DATOS DE ENTRADA
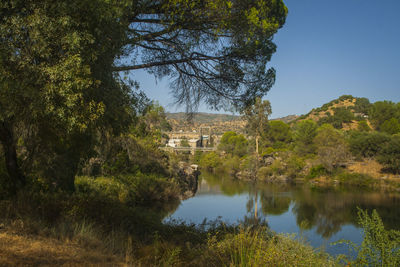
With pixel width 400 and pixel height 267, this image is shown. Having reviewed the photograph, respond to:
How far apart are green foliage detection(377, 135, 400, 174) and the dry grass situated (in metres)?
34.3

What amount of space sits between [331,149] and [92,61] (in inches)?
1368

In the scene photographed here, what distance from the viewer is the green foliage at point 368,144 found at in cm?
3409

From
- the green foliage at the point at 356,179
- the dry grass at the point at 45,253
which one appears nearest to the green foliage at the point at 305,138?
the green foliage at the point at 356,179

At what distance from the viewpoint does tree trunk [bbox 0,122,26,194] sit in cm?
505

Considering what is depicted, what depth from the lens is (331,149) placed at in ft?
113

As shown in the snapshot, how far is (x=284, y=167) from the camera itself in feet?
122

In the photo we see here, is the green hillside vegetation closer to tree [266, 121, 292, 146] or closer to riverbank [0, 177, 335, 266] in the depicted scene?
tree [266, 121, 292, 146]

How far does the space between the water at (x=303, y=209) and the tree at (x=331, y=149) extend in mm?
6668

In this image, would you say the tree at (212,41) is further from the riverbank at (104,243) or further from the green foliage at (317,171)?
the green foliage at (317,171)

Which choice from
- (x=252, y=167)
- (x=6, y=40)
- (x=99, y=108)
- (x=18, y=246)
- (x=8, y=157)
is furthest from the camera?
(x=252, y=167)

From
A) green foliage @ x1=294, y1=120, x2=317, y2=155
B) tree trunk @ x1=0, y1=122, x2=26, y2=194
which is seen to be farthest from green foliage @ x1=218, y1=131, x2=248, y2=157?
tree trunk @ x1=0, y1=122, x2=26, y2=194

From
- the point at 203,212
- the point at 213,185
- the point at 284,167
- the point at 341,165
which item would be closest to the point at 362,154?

CONSIGNA
Copia sin ningún cambio las líneas que empiezan en la que contiene "Which choice from" y siguen hasta el final de las entradas, incluidas ambas.

RESPUESTA
Which choice from
- (x=252, y=167)
- (x=6, y=40)
- (x=99, y=108)
- (x=18, y=246)
- (x=8, y=157)
is furthest from the camera?
(x=252, y=167)

From
A) green foliage @ x1=294, y1=120, x2=317, y2=155
B) tree trunk @ x1=0, y1=122, x2=26, y2=194
which is seen to be farthest from green foliage @ x1=218, y1=131, x2=248, y2=157?
tree trunk @ x1=0, y1=122, x2=26, y2=194

From
- the point at 203,212
- the point at 213,185
- the point at 284,167
- the point at 341,165
which item would be closest to the point at 362,154?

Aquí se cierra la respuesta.